Britain’s New Underclass – Hiding in plain sight | The Economist

This is a powerful, must-read article from the Economist. Check it out!

via Britain’s New Underclass – Hiding in plain sight | The Economist.

Once again, the major road-block is that Britain’s education system is failing to deliver.

If you look at the national cost of education, it continues to rise but the quality of output, measured based on international benchmarking shows a deteriorating trend.

This blog regularly argues that the supply model of British education needs a radical overhaul.

Any thoughts on policy options to improve the quality of output from education?

One response

  1. Dr Alf brings us an excellent article from the Economist, dealing with Britain’s “New Underclass Hiding in Plain Sight”.

    They are hidden in the sense that many such people live in estates and eat and drink in places where most of us would not want to go, consort with people we would not want to meet, that we would not want our loved ones to meet, and with whom we have little or nothing in common.

    Some are Housing Benefit recipients, living in areas which they would not be able to afford if they were working in a normal job that they were capable of doing.

    A trip to Letchworth, Hertfordshire, which is 2.5 miles from where I live, can pinpoint some of these people, guzzling beer and smoking cigarettes, outside a downmarket pub called the “Three Magnets”, particularly on days when it is sunny and they have received their benefits. Late at night, the local fish and chip shops have snaking queues of such people, including grossly overweight single mothers, and elderly social class C1, C2, D and E pensioners, wearing their customary uniform of grey crepe soled shoes, white trousers, a cheap shirt that has seen better days and a battered mobility-scooter, taking up most of the pavement. The offspring of the grossly overweight mothers rush about hither and thither, throwing sweet wrappers everywhere, wearing cheap football shirts, reversed baseball caps and jeans worn so low that their underpants and rather too much of their bottoms are showing. From their grunts, feral appearance, and speech you can see in an instant that a glittering career in the City, the law, the professions, medicine or business is not going to be the lot of these youngsters but a life of shuffling up and down at the local Jobcentre, and being shouted at, with the words “Done any work”? and “Next!”, interspersed with petty crime and work in the black economy, is going to be the future for most of them.

> Study questions:
**A)** Copy the post on Britain's new underclass, beginning at the words "If you look" and stopping after "output from education?", and change "radical overhaul" to "complete redesign".
**B)** Continue the post on Britain's new underclass from where it stops.

> Extracted information:
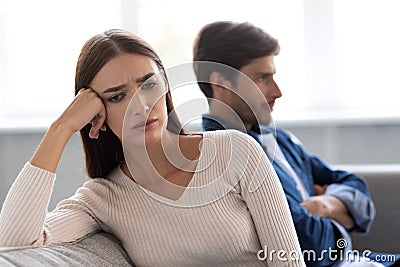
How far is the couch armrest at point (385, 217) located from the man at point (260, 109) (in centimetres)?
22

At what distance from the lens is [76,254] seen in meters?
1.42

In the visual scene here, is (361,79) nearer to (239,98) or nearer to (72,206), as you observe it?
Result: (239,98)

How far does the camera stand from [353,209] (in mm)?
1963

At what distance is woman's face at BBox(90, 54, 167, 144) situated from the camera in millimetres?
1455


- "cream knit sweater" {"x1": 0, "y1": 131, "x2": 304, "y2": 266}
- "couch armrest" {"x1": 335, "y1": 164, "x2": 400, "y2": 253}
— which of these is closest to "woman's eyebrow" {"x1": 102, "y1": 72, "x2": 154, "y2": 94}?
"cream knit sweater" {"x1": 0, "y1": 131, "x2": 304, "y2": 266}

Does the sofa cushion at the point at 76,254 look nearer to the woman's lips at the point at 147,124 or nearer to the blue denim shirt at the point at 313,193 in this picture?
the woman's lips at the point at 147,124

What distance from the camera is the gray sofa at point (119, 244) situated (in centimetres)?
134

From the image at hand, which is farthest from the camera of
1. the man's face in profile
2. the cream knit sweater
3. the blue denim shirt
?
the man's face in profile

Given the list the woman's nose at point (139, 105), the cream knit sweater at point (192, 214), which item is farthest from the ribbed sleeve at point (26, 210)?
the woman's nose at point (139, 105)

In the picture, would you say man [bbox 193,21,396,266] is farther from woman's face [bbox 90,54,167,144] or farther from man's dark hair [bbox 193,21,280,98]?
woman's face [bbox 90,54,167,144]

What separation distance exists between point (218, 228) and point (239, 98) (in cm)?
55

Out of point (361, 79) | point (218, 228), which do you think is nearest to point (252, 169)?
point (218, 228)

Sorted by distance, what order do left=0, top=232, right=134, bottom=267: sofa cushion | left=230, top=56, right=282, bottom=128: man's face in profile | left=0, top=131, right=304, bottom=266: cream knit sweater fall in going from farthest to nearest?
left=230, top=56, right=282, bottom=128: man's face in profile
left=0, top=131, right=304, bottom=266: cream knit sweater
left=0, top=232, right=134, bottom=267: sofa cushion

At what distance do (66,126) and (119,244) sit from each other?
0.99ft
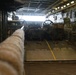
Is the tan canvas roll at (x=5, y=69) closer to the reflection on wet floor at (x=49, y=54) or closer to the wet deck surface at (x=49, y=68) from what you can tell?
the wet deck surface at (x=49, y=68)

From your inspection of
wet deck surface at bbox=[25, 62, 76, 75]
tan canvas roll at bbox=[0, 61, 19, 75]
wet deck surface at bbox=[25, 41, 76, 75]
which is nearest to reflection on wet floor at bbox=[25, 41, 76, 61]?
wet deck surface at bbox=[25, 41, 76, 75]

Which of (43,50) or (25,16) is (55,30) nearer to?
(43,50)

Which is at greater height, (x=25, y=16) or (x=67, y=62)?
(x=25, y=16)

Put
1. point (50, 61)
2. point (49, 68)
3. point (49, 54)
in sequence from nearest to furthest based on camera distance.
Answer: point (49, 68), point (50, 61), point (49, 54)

==

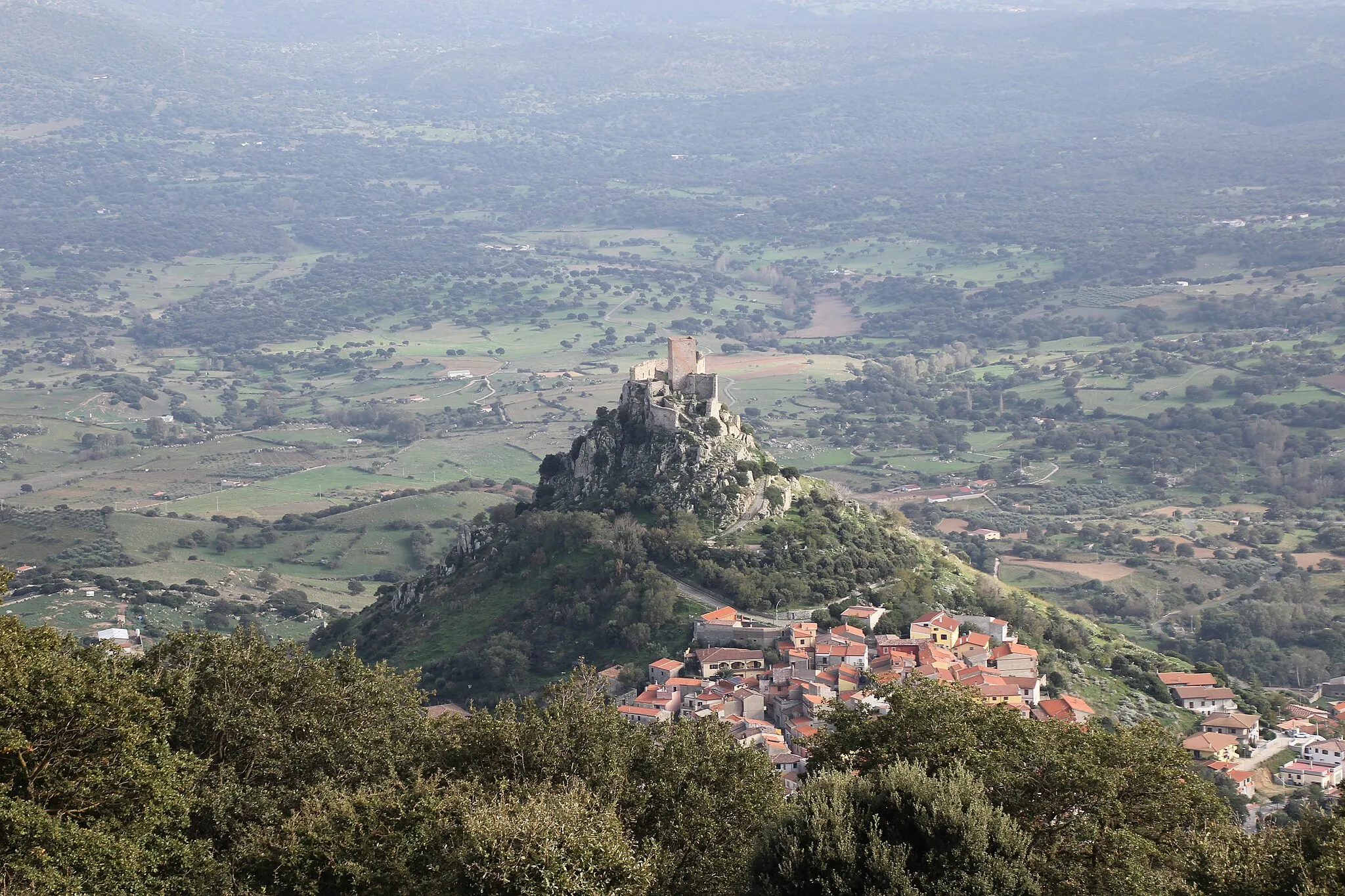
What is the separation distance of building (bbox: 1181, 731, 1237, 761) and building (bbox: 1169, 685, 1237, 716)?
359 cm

...

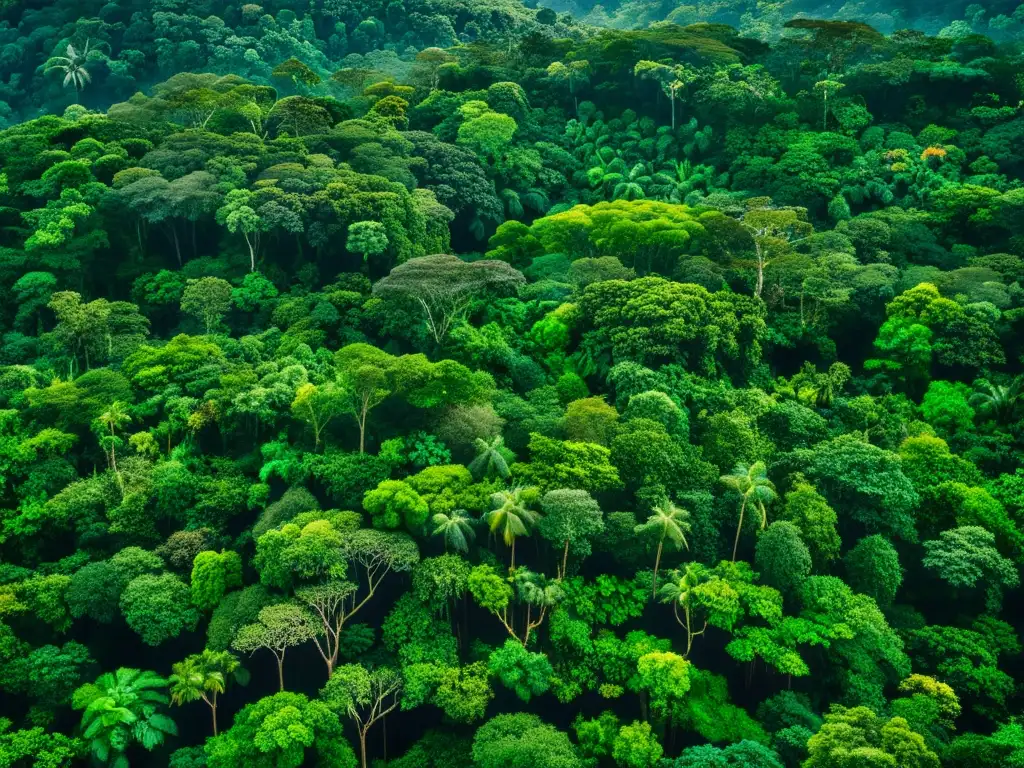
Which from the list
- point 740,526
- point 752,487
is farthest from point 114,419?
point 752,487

> Answers provided:
**A)**
If you look at the national cost of education, it continues to rise but the quality of output, measured based on international benchmarking shows a deteriorating trend.

This blog regularly argues that the supply model of British education needs a complete redesign.

Any thoughts on policy options to improve the quality of output from education?

**B)**
    I have met a lot of these people during the course of an interim assignment to discover whether a salesforce of 3000 people and the layered management structure above it should be kept by a particular insurer which has to remain nameless, or whether it should have gone into closed operation and runoff.

    To undertake the assignment I wanted to see how people were managed and trained and what was actually happening on the ground.

    So I effectively went “undercover” and during the day and for several months of nights, I became a life assurance agent, selling to this hidden underclass, who many of the managers of that firm used to call “scummers” or “scum” for short.

    The present UK state school system is churning out more people who will become like those people because trendy heads and local authority education apparachiks have already written them off and fail to discipline them at school, whilst they are being similarly failed by inadequate parenting at home.

    The system is beyond reform and must be replaced with a composite system embodying Chinese and Singaporean teaching methods a longer schoolday, whole class teaching, Saturday schools for slow-learners, and military style discipline in boarding schools run by the Army for the worst behaved.

    As a child, I used to dislike my father insisting that 7 days a week, I had to be up and about by 7.30 am, and doing things to earn pocket money without recourse to him. All these years later, I understand and appreciate the logic of what he did, which was his way of not featherbedding or mollycoddling us in a competitive world.

    Today, the combination of “everyone must win prizes”, “learning must be fun” and lack of discipline is corrosive to the mind and spirit and turns people who might have a chance of self-improvement into mindless blockheads sadly adicted to drugs and poor quality food.

    Whilst I appreciate that not everybody might agree with me, I challenge you to ‘go undercover’ and produce your own evidence. Sadly, I fear that the political clear are many times removed from the raw evidence – it is they who are responsible for the underclass, not so much the unfortunates themselves.